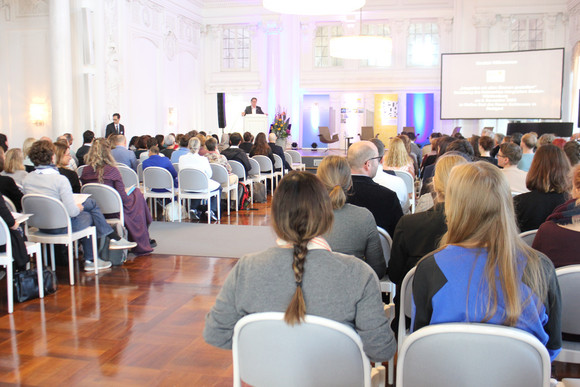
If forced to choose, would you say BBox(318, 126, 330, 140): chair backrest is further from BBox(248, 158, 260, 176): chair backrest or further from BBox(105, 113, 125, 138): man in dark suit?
BBox(248, 158, 260, 176): chair backrest

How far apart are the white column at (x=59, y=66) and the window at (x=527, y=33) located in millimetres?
12187

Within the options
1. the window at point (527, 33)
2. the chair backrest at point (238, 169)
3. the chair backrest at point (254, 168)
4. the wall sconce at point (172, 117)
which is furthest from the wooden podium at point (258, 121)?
the window at point (527, 33)

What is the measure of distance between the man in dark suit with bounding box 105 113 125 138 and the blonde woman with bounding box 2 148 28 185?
6.38 metres

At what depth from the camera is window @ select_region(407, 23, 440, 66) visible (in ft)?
54.9

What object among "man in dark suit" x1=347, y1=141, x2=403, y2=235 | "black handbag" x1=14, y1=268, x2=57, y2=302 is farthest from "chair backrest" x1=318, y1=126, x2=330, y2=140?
"man in dark suit" x1=347, y1=141, x2=403, y2=235

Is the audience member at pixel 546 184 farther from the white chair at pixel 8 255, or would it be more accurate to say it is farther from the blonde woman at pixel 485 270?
the white chair at pixel 8 255

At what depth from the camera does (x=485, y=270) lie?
172 centimetres

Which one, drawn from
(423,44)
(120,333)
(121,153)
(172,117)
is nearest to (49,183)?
(120,333)

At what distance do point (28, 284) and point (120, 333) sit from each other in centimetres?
123

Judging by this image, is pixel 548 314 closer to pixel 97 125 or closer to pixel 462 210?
pixel 462 210

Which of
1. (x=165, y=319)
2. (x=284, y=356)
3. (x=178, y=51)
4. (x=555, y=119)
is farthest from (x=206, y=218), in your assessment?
(x=555, y=119)

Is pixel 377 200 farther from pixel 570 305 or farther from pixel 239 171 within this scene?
pixel 239 171

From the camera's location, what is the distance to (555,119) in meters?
15.2

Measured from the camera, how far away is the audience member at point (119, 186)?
5676 millimetres
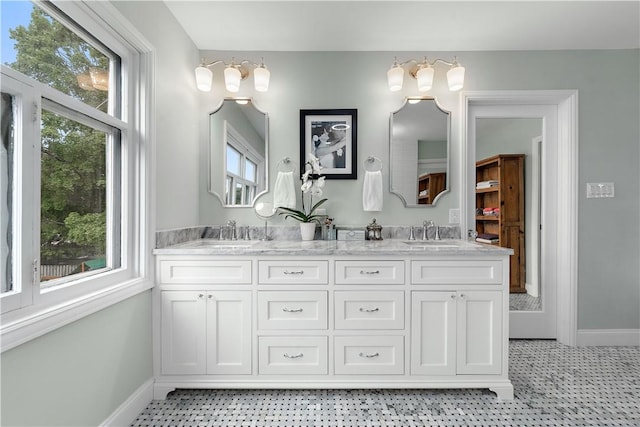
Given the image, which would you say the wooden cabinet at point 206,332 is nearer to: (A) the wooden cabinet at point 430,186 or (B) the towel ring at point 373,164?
(B) the towel ring at point 373,164

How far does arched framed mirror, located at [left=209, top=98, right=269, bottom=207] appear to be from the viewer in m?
2.45

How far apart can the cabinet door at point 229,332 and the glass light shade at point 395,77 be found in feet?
5.81

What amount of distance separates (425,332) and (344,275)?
57 cm

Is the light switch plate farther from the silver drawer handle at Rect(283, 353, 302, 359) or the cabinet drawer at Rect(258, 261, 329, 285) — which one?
the silver drawer handle at Rect(283, 353, 302, 359)

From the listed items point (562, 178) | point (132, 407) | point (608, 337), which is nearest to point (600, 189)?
point (562, 178)

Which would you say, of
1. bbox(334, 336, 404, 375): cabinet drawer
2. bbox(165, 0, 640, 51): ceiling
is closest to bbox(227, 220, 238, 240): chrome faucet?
bbox(334, 336, 404, 375): cabinet drawer

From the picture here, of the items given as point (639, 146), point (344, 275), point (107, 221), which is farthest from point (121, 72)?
point (639, 146)

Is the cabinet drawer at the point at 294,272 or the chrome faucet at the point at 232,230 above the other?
the chrome faucet at the point at 232,230

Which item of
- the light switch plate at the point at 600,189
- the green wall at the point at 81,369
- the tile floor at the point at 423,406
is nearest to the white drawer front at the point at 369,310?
the tile floor at the point at 423,406

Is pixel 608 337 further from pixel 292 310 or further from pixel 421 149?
pixel 292 310

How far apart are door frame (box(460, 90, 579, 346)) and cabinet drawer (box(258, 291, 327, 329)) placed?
1355mm

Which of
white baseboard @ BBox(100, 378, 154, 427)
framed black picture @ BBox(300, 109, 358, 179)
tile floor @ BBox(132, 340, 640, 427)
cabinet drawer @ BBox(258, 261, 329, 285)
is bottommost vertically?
tile floor @ BBox(132, 340, 640, 427)

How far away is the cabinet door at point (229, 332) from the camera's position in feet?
5.91

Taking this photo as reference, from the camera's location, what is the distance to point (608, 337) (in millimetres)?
2436
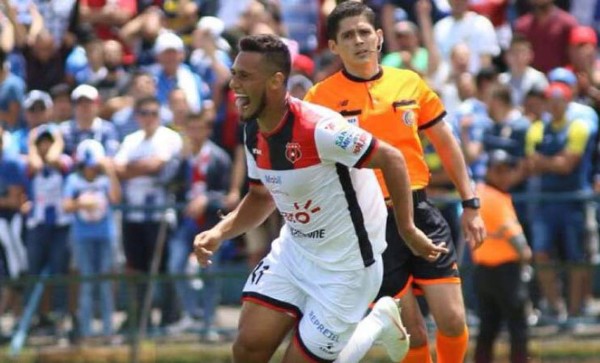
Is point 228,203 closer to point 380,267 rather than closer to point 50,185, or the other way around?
point 50,185

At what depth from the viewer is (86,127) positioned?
15.3 m

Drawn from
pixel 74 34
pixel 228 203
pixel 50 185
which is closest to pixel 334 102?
pixel 228 203

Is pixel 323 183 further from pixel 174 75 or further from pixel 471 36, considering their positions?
pixel 471 36

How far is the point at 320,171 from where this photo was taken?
8.41m

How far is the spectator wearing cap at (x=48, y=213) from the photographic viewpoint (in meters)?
15.0

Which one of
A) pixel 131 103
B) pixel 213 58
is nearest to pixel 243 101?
pixel 131 103

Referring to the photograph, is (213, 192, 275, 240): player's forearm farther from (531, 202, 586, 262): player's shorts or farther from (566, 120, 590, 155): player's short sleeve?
(566, 120, 590, 155): player's short sleeve

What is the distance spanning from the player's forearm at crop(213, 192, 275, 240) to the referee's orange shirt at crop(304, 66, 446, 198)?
83 cm

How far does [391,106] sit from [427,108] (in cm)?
25

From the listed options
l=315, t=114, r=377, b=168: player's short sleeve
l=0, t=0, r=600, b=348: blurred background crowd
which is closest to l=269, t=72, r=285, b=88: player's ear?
l=315, t=114, r=377, b=168: player's short sleeve

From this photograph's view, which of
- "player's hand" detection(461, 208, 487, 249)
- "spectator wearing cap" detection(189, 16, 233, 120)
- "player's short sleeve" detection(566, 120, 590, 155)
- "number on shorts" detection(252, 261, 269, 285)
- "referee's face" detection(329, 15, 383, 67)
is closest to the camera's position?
"number on shorts" detection(252, 261, 269, 285)

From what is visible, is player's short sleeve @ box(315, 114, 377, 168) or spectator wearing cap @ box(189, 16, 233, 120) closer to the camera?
player's short sleeve @ box(315, 114, 377, 168)

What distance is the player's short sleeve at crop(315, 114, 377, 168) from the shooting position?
27.0ft

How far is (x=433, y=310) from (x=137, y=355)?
213 inches
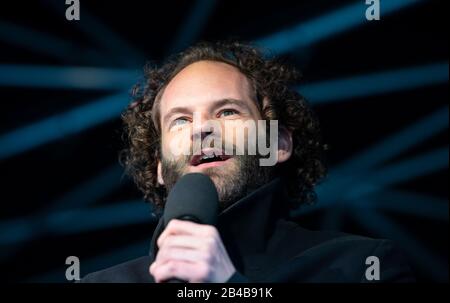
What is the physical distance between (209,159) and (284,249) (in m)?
0.30

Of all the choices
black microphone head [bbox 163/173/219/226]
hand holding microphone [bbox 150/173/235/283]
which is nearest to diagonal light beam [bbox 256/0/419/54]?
black microphone head [bbox 163/173/219/226]

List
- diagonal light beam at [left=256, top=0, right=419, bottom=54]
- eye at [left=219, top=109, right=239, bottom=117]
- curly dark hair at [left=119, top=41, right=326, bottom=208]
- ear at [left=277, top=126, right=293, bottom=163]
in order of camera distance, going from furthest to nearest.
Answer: diagonal light beam at [left=256, top=0, right=419, bottom=54], curly dark hair at [left=119, top=41, right=326, bottom=208], ear at [left=277, top=126, right=293, bottom=163], eye at [left=219, top=109, right=239, bottom=117]

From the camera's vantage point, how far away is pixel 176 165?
1789 millimetres

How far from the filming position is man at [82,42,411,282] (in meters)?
1.24

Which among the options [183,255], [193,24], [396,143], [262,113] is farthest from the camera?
[396,143]

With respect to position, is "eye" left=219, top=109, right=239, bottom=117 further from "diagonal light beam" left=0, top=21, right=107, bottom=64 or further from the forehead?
"diagonal light beam" left=0, top=21, right=107, bottom=64

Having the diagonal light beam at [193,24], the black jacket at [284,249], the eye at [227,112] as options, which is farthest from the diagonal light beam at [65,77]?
the black jacket at [284,249]

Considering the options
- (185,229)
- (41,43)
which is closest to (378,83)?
(41,43)

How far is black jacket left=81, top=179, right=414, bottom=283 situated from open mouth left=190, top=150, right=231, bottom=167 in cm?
14

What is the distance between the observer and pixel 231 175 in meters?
1.72

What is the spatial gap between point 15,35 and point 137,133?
65 centimetres

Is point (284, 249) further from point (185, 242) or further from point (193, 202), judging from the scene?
point (185, 242)

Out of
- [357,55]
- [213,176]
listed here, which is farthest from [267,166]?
[357,55]

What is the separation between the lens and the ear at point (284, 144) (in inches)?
79.9
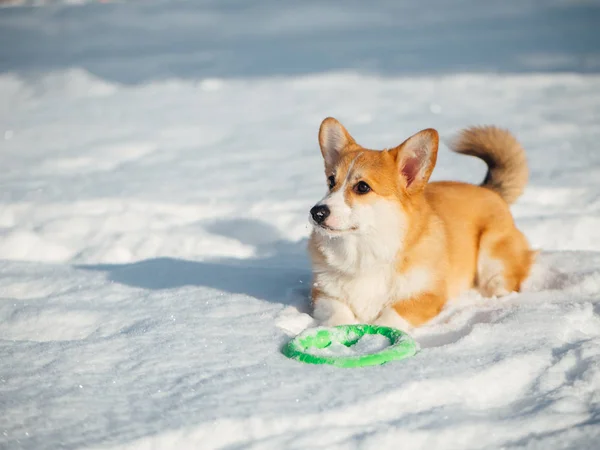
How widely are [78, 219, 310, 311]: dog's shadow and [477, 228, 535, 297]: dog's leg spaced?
3.15 ft

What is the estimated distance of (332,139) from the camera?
11.8ft

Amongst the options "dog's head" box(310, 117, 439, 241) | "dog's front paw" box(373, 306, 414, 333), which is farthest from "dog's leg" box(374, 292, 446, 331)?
"dog's head" box(310, 117, 439, 241)

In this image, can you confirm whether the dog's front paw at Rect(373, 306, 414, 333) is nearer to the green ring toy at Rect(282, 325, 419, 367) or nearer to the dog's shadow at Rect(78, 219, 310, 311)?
the green ring toy at Rect(282, 325, 419, 367)

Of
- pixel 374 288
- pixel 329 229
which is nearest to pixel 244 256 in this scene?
pixel 374 288

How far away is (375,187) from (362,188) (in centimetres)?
6

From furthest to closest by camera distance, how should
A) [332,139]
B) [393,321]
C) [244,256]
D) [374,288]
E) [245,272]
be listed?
[244,256], [245,272], [332,139], [374,288], [393,321]

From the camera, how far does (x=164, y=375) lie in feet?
8.88

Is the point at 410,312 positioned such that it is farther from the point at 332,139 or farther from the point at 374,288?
the point at 332,139

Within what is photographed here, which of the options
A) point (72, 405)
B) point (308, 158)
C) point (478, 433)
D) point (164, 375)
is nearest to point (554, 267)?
point (478, 433)

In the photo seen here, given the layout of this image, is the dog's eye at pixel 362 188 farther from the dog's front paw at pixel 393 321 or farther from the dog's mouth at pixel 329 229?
the dog's front paw at pixel 393 321

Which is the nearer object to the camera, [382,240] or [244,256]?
[382,240]

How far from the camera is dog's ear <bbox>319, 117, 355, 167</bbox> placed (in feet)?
11.6

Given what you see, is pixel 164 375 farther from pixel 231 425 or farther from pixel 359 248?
pixel 359 248

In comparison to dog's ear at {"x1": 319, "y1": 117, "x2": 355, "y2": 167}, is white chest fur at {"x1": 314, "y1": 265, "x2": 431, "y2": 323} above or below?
below
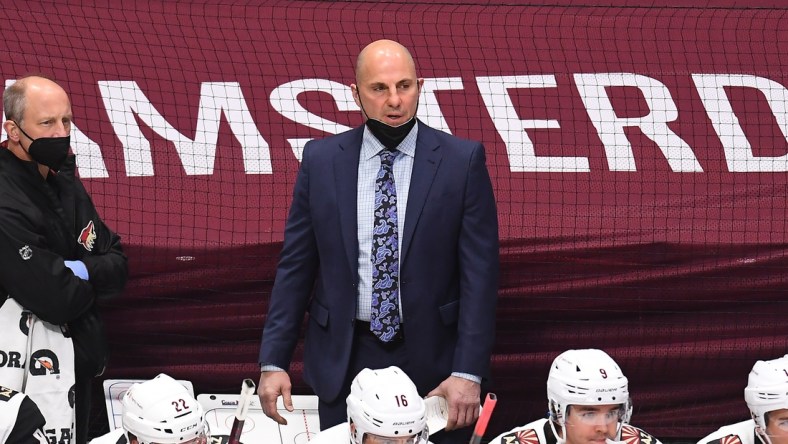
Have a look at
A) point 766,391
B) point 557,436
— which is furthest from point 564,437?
point 766,391

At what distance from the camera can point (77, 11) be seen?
690 centimetres

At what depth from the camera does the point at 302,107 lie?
647cm

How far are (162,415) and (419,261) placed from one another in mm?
1011

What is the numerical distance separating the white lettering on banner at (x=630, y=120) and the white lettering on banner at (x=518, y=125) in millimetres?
170

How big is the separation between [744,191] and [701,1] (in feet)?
4.96

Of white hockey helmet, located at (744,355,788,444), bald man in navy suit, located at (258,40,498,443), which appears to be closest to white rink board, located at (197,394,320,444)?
bald man in navy suit, located at (258,40,498,443)

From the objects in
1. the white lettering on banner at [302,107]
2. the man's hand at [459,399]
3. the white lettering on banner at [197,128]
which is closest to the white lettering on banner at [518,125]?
the white lettering on banner at [302,107]

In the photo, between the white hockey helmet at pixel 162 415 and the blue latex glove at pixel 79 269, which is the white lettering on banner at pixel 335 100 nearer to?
the blue latex glove at pixel 79 269

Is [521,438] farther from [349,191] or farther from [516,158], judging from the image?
[516,158]

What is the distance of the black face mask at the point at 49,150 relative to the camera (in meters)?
4.86

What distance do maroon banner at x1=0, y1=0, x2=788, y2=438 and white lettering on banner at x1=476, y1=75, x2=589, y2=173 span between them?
0.03ft

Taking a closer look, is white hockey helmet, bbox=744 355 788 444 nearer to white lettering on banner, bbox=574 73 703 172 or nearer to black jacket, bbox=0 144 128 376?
white lettering on banner, bbox=574 73 703 172

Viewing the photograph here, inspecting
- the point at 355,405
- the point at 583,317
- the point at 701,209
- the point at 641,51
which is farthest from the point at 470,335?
the point at 641,51

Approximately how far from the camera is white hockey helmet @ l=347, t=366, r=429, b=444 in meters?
4.11
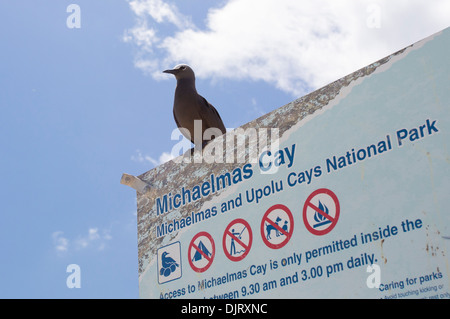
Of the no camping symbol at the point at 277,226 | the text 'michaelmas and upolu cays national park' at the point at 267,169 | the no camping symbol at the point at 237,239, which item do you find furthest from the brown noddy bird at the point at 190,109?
the no camping symbol at the point at 277,226

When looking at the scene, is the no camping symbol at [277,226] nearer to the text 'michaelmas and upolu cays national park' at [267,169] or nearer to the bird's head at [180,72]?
the text 'michaelmas and upolu cays national park' at [267,169]

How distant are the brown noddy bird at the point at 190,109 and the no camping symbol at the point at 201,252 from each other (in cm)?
113

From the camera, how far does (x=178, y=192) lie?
16.5 ft

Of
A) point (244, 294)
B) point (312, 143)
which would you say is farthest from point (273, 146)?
point (244, 294)

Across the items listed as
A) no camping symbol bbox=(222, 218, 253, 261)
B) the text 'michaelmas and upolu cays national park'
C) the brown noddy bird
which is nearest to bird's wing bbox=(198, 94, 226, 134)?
the brown noddy bird

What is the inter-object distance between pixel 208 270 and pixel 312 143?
128 cm

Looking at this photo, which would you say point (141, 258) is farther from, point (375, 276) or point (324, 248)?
point (375, 276)

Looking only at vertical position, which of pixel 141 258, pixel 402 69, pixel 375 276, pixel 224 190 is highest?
pixel 402 69

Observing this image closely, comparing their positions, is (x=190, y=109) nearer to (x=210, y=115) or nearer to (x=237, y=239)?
(x=210, y=115)

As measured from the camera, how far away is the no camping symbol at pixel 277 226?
4059 millimetres

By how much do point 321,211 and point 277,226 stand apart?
0.39m

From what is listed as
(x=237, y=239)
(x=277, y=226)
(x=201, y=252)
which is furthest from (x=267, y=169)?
(x=201, y=252)

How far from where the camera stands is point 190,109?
18.4 ft

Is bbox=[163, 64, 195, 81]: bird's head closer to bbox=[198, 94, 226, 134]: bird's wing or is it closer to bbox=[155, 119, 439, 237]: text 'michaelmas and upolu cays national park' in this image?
bbox=[198, 94, 226, 134]: bird's wing
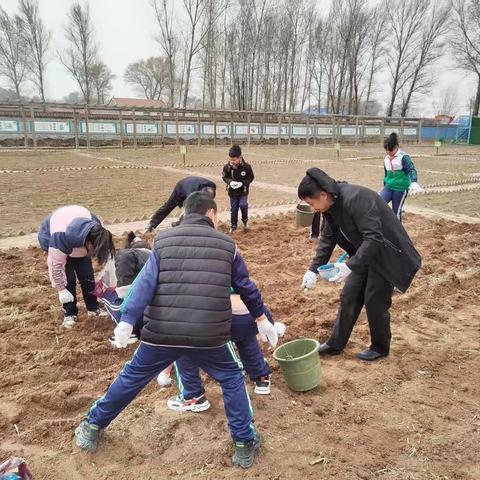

**PROBLEM REQUIREMENTS:**
Copy the material word for word, starting at the line that contains "By how much" and ending at the end of the material, and leave out the pictures.

**EXERCISE RESPONSE:**
By how much do point 321,211 and point 277,226 stand apart?
0.39m

From what is listed as
(x=237, y=239)
(x=277, y=226)
(x=201, y=252)
which is furthest from (x=267, y=169)?
(x=201, y=252)

How far from where the camera stands is point 190,109?
18.4 ft

Is bbox=[163, 64, 195, 81]: bird's head closer to bbox=[198, 94, 226, 134]: bird's wing or is it closer to bbox=[155, 119, 439, 237]: text 'michaelmas and upolu cays national park' in this image?
bbox=[198, 94, 226, 134]: bird's wing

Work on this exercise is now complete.